TASK BRIEF —
Find the line with "Does the bridge" in the data below. Repeat it and every line after it up to the end, exactly, but drop the pictures.

(Picture-based spatial questions)
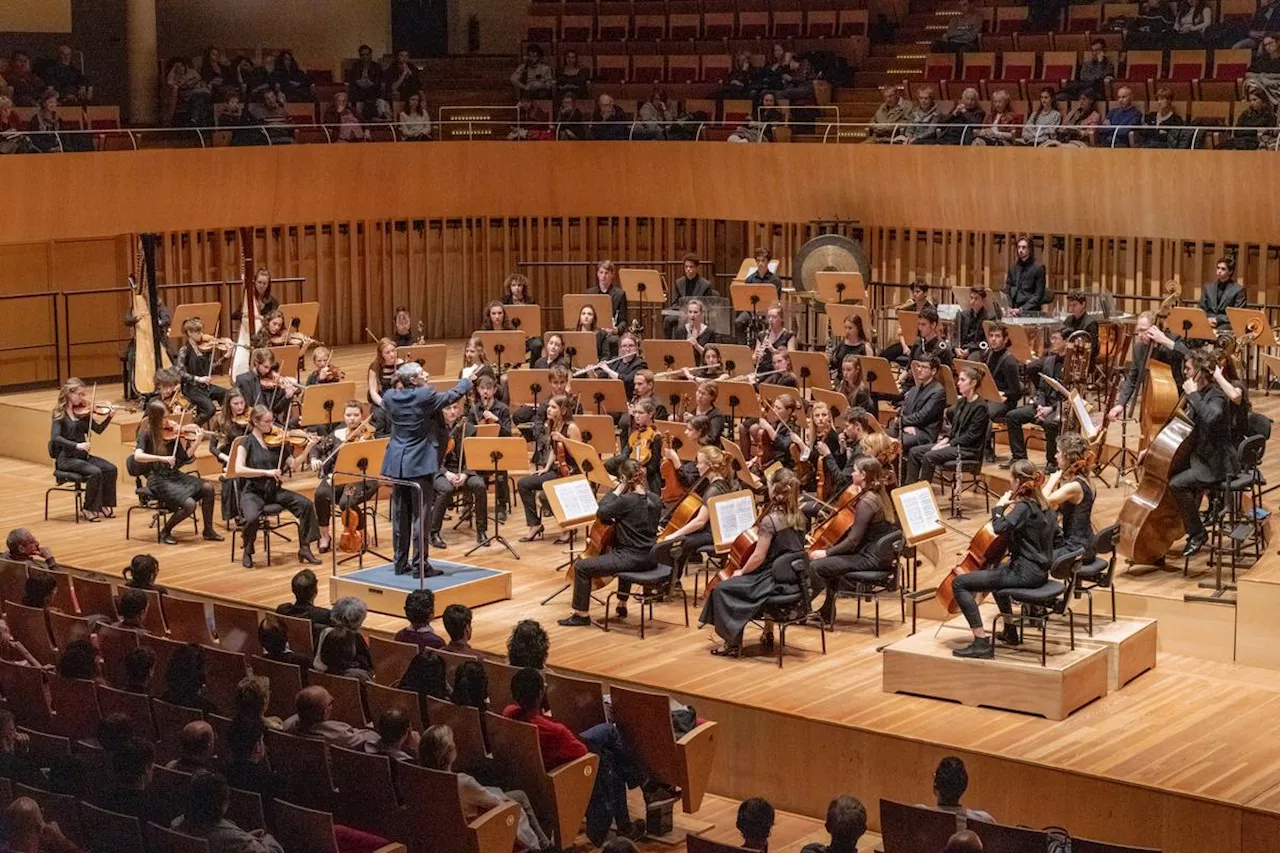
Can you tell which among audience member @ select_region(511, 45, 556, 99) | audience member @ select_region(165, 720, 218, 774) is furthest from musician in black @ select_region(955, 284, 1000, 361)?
audience member @ select_region(165, 720, 218, 774)

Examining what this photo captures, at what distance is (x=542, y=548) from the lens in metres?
11.2

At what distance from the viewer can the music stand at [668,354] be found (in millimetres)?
12547

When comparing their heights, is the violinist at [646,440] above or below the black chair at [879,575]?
above

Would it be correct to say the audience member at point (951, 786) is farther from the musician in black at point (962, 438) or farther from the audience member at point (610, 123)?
the audience member at point (610, 123)

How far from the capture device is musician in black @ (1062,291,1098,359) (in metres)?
12.6

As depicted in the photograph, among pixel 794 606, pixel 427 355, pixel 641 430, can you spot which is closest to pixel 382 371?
pixel 641 430

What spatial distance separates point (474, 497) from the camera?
1139 cm

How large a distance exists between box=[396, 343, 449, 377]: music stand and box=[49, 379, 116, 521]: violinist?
2066mm

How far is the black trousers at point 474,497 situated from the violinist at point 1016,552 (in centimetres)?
355

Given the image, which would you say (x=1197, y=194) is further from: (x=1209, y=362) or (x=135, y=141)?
(x=135, y=141)

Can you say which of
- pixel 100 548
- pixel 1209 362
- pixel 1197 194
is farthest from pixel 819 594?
pixel 1197 194

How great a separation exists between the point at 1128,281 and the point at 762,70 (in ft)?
14.0

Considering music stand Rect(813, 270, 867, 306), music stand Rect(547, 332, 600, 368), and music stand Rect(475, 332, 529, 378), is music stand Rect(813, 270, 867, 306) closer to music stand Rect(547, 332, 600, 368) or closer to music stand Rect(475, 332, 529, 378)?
music stand Rect(547, 332, 600, 368)

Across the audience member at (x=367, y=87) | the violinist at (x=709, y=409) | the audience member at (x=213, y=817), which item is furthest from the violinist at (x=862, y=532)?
the audience member at (x=367, y=87)
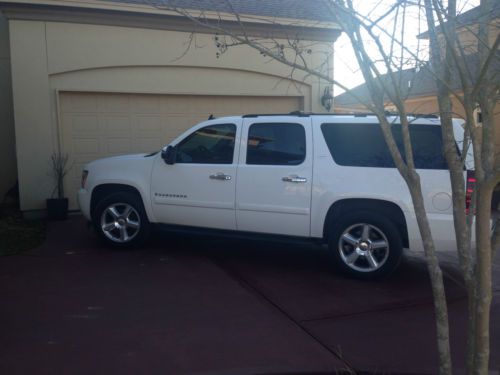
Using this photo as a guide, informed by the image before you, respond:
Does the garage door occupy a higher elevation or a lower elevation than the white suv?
higher

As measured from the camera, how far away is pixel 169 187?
24.8 ft

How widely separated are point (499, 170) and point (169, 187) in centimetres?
534

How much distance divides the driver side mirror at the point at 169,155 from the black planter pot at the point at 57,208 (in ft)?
11.9

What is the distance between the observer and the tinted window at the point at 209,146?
288 inches

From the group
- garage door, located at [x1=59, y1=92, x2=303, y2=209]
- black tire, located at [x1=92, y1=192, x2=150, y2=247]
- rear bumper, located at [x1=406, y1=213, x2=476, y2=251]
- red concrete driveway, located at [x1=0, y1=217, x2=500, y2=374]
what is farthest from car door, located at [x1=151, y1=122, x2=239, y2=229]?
garage door, located at [x1=59, y1=92, x2=303, y2=209]

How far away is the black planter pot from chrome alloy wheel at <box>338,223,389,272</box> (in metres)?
5.87

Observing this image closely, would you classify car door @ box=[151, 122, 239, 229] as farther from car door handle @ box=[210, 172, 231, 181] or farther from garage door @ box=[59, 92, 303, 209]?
garage door @ box=[59, 92, 303, 209]

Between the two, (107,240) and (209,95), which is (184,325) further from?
(209,95)

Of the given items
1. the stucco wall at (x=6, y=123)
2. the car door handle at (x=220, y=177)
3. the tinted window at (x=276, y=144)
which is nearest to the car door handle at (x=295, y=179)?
the tinted window at (x=276, y=144)

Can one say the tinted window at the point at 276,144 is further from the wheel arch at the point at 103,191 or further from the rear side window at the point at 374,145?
the wheel arch at the point at 103,191

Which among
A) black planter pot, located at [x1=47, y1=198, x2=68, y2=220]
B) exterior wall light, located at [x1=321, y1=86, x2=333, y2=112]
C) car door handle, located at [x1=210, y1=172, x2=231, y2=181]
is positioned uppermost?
exterior wall light, located at [x1=321, y1=86, x2=333, y2=112]

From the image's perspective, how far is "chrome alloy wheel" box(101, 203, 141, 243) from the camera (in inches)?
309

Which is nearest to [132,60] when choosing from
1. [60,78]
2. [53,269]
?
[60,78]

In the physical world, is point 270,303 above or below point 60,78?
below
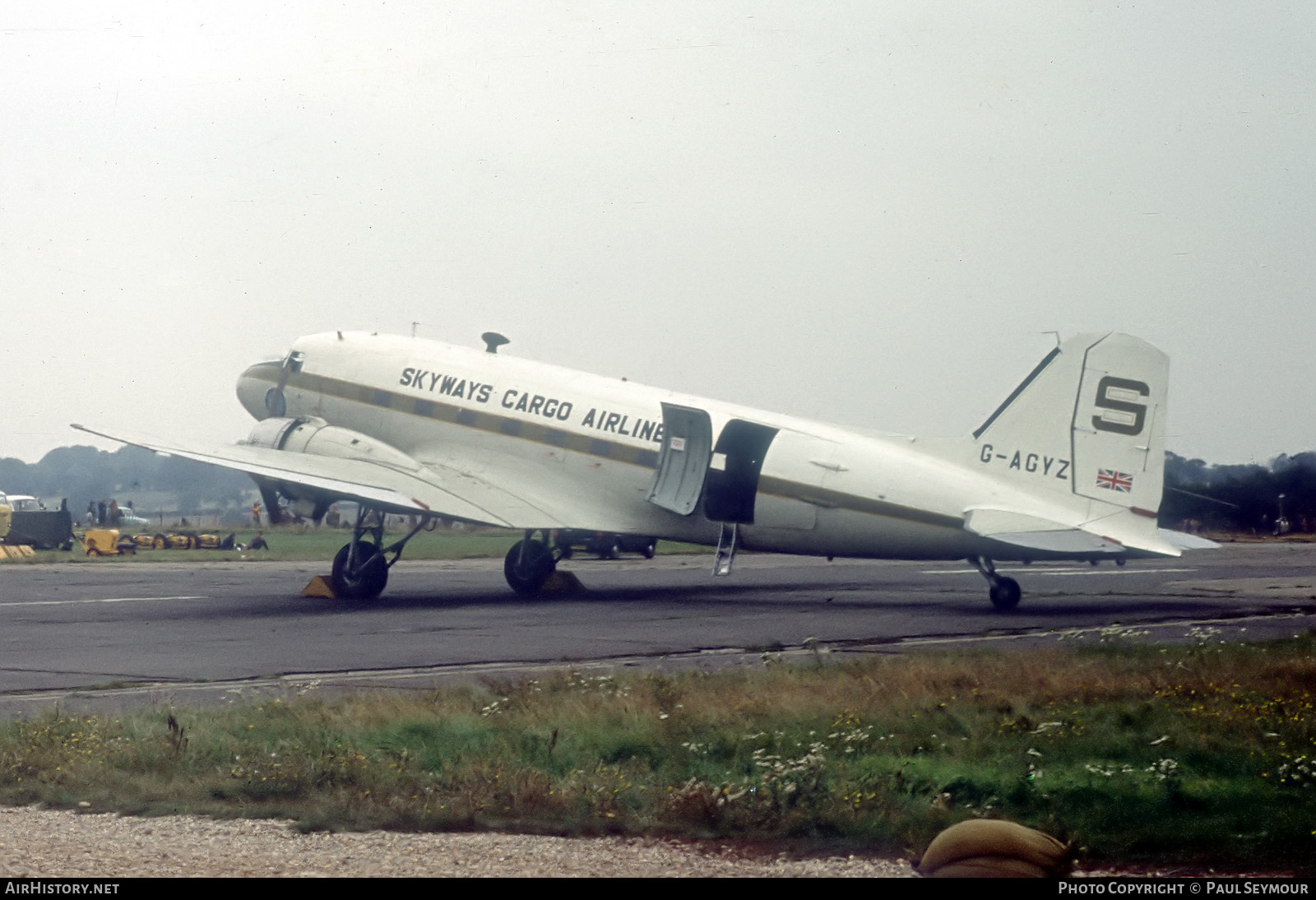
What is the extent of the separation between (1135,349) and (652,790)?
1448 cm

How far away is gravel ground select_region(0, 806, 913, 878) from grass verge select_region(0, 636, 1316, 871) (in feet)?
1.15

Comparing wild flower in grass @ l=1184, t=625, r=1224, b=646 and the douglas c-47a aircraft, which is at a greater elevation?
the douglas c-47a aircraft

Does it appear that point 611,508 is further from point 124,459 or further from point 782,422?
point 124,459

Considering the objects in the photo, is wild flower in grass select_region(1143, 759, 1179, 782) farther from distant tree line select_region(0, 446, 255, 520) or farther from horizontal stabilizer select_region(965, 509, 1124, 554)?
distant tree line select_region(0, 446, 255, 520)

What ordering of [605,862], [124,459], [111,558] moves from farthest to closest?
1. [124,459]
2. [111,558]
3. [605,862]

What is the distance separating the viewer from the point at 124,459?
126m

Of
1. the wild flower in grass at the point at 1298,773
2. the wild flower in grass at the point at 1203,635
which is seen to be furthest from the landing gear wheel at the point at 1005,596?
the wild flower in grass at the point at 1298,773

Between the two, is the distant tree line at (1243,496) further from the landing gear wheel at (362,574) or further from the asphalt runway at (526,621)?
the landing gear wheel at (362,574)

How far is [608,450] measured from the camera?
83.2ft

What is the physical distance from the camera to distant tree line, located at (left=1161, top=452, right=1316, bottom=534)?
96.9 feet

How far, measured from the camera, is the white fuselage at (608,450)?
22.0 metres


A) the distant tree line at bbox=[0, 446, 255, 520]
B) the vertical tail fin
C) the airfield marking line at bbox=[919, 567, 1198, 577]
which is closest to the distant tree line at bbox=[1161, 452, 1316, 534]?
the airfield marking line at bbox=[919, 567, 1198, 577]

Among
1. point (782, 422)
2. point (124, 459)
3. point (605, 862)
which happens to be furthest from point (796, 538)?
point (124, 459)
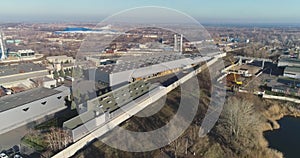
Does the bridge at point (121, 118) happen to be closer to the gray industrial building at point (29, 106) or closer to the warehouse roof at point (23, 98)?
the gray industrial building at point (29, 106)

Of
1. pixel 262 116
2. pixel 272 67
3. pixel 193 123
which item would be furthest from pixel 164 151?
pixel 272 67

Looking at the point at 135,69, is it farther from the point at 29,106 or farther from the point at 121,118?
the point at 29,106

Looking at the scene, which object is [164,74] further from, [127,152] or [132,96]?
[127,152]

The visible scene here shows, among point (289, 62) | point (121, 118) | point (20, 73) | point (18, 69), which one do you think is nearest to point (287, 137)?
point (121, 118)

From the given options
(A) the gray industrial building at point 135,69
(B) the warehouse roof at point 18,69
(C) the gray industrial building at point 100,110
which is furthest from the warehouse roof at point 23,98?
(B) the warehouse roof at point 18,69

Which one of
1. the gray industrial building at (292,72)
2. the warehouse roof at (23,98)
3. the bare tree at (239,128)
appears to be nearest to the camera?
the bare tree at (239,128)
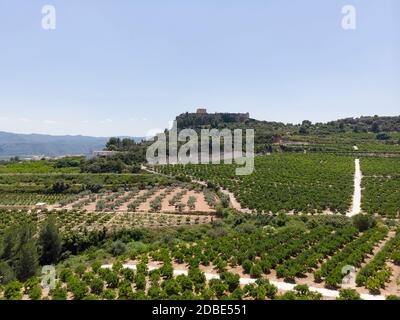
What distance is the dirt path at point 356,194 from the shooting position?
51.8 metres

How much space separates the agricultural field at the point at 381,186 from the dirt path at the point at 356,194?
2.72 ft

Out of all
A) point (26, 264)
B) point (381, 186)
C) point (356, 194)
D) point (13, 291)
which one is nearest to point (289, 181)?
point (356, 194)

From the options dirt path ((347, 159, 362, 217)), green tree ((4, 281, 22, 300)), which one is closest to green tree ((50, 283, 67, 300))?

TASK RESULT —
Does the bridge at point (121, 118) happen to be closer to the gray industrial building at point (29, 106) or closer to the warehouse roof at point (23, 98)?
the gray industrial building at point (29, 106)

Of
1. pixel 262 116
2. pixel 272 67
3. pixel 193 123
which item would be furthest from pixel 164 151?
pixel 272 67

Looking at the point at 135,69, is it farther from the point at 29,106 or farther from the point at 121,118?
the point at 29,106

Looking at the scene, which object is [164,74] further from, [127,152] or [132,96]?
[127,152]

The visible scene here shows, among point (289, 62) | point (121, 118) | point (20, 73) | point (18, 69), which one do you think is nearest to point (287, 137)?
point (121, 118)

From the given options
(A) the gray industrial building at point 135,69
(B) the warehouse roof at point 18,69
(C) the gray industrial building at point 100,110
which is furthest from the warehouse roof at point 23,98?
(B) the warehouse roof at point 18,69

Which one of
1. the gray industrial building at (292,72)
2. the warehouse roof at (23,98)
3. the bare tree at (239,128)
appears to be nearest to the camera?
the bare tree at (239,128)
What distance is the dirt path at point 356,194 from the shooting position?
51.8 metres

How much space separates the agricultural field at the point at 381,186 from the dirt path at the point at 356,194?
2.72 ft

Out of all
A) point (26, 264)
B) point (381, 186)
C) point (356, 194)
D) point (13, 291)
which one is nearest to point (289, 181)?
point (356, 194)

From the options dirt path ((347, 159, 362, 217)), green tree ((4, 281, 22, 300)), which one is closest to green tree ((50, 283, 67, 300))?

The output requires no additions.